## What you have to do
Among the lines of the material, copy those that hold the string "javascript".

## Entries shown
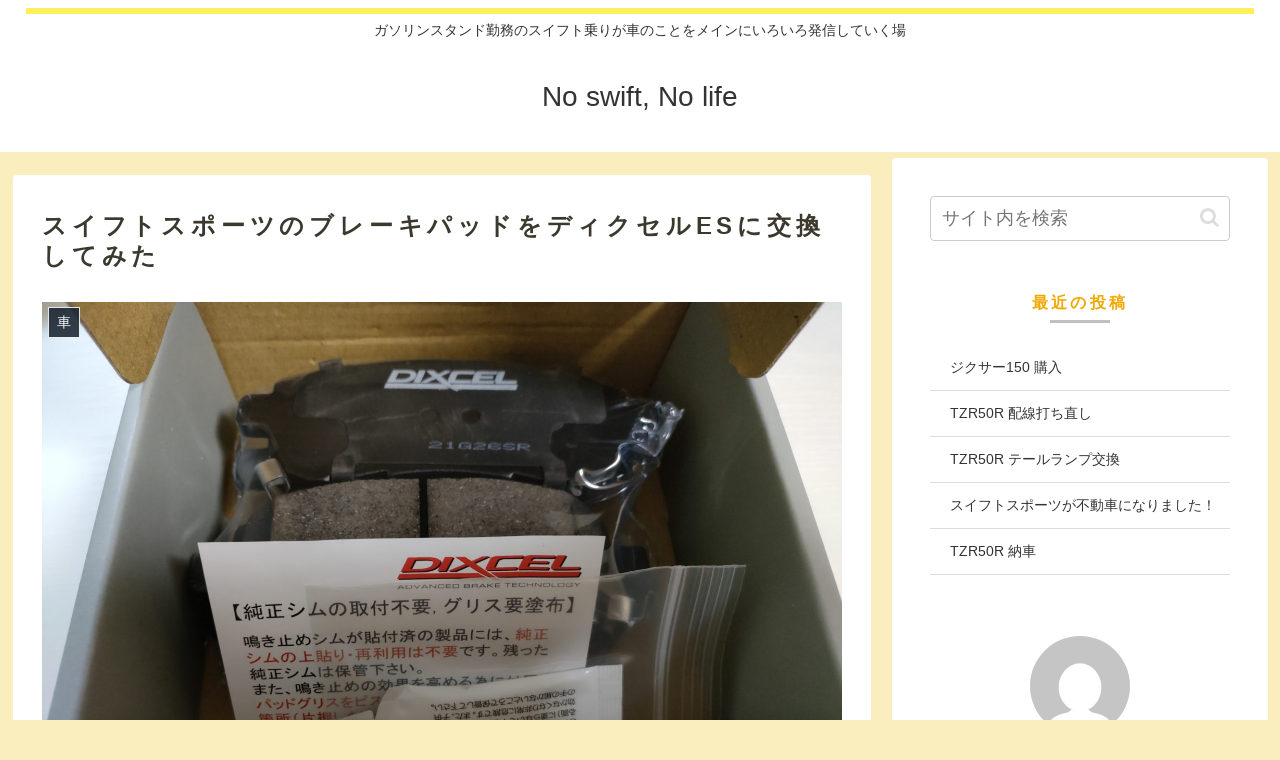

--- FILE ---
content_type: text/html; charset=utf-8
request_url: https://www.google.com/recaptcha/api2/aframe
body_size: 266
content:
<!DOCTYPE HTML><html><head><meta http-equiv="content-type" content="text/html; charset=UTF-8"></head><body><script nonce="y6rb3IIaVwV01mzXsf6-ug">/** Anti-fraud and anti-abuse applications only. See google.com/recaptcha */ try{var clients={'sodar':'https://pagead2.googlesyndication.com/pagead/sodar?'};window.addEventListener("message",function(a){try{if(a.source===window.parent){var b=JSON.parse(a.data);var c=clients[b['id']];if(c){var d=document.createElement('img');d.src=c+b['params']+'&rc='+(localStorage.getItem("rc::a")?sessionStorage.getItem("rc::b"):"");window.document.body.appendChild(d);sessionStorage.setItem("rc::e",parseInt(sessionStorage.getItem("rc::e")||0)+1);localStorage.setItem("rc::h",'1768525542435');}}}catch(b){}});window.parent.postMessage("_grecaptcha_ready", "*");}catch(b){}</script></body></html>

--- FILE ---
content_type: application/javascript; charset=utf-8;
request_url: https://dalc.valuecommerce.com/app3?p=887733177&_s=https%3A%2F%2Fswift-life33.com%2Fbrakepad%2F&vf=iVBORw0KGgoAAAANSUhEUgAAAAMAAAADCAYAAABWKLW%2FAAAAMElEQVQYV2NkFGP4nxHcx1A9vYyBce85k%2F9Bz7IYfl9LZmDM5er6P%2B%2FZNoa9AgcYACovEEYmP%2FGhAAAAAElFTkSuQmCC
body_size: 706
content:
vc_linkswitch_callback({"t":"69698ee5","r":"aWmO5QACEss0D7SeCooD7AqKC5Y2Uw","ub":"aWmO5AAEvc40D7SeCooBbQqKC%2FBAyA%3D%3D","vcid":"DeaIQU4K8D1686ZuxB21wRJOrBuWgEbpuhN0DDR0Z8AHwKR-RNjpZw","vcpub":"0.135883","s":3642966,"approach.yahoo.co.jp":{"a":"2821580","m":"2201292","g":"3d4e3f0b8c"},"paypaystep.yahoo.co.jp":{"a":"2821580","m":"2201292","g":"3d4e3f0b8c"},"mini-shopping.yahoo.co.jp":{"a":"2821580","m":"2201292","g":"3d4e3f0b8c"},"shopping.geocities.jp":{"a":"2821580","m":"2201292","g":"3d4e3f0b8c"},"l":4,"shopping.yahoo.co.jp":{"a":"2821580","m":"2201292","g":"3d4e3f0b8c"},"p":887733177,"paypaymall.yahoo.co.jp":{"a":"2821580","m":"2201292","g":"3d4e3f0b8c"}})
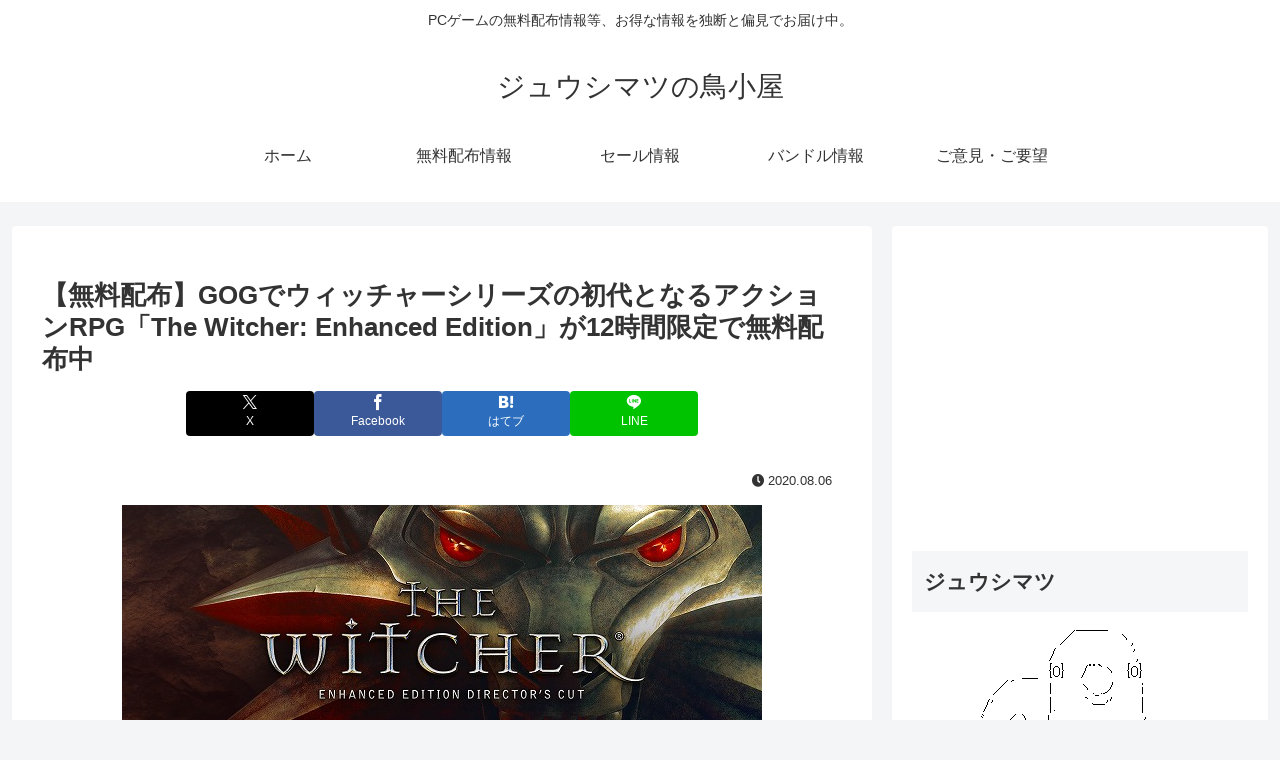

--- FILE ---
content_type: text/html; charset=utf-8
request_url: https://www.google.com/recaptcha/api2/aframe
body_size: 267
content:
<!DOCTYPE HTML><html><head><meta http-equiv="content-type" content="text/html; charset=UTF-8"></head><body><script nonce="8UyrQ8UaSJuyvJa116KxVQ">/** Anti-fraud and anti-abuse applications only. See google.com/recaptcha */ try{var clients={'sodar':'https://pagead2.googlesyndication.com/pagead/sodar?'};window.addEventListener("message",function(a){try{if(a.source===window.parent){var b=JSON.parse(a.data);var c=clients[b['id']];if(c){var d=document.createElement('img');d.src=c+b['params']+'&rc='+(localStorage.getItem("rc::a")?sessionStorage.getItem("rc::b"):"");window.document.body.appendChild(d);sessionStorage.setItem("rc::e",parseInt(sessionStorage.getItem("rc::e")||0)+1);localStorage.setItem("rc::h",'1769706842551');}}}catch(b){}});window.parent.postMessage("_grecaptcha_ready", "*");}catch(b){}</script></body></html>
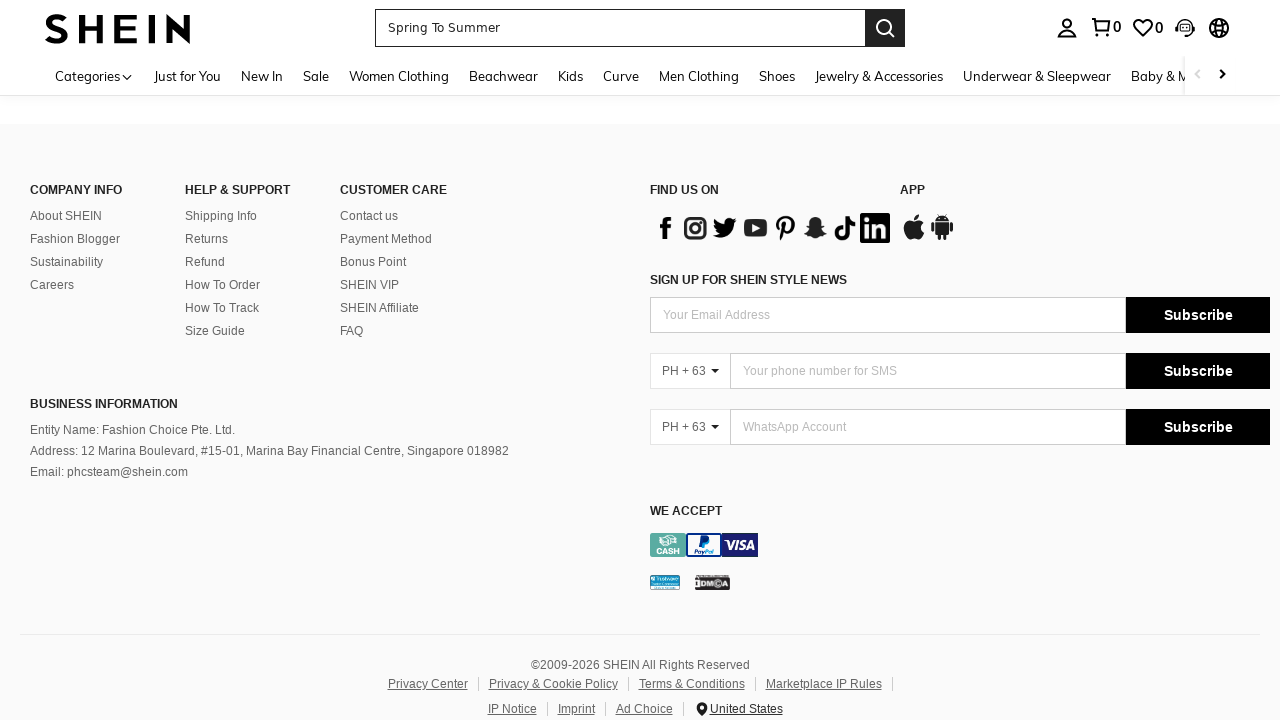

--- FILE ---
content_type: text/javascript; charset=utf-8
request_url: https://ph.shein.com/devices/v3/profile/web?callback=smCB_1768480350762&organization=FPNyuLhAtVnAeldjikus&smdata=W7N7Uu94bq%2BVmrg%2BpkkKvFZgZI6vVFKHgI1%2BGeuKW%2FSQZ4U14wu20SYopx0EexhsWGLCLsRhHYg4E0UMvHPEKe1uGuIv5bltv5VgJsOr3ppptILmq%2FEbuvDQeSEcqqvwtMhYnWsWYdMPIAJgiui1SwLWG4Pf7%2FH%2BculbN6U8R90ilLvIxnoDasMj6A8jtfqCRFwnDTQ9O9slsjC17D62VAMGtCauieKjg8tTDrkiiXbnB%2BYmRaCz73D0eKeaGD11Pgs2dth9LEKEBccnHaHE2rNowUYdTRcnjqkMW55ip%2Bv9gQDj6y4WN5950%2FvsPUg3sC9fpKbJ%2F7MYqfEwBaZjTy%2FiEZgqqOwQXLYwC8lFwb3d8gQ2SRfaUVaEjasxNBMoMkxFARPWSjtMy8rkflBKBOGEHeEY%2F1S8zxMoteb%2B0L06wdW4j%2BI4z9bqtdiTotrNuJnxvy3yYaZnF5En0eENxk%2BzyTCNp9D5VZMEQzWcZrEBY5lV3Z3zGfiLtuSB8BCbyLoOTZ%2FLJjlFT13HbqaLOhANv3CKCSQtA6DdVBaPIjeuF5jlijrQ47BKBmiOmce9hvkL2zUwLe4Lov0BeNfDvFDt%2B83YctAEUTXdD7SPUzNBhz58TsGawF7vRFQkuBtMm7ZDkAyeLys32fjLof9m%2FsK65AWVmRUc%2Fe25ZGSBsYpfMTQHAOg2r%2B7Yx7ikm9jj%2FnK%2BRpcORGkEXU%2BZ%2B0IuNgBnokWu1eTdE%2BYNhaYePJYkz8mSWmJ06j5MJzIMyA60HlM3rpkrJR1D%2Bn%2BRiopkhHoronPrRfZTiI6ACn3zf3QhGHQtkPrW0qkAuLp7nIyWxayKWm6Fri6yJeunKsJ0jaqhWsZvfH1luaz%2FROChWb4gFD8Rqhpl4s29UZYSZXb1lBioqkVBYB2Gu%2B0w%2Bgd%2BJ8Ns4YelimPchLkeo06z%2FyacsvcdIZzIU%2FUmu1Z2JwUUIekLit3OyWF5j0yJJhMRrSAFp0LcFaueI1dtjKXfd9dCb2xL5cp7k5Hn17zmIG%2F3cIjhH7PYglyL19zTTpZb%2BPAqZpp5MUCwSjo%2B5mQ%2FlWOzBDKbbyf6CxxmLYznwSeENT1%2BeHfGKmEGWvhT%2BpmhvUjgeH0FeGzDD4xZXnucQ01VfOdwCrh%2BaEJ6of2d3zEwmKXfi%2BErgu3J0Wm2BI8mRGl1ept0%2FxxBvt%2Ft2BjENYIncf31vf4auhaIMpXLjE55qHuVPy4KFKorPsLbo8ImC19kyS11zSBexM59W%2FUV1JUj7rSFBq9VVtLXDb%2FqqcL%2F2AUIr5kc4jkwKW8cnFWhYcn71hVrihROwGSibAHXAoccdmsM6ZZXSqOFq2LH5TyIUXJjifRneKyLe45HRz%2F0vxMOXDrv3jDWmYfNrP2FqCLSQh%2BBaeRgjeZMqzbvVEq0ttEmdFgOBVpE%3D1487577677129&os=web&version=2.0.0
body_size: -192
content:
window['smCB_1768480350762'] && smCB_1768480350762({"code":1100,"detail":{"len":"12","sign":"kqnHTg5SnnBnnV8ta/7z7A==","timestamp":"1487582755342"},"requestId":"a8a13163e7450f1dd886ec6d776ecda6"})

## Output of the exercise
content_type: application/javascript; charset=utf-8;
content_type: text/javascript; charset=utf-8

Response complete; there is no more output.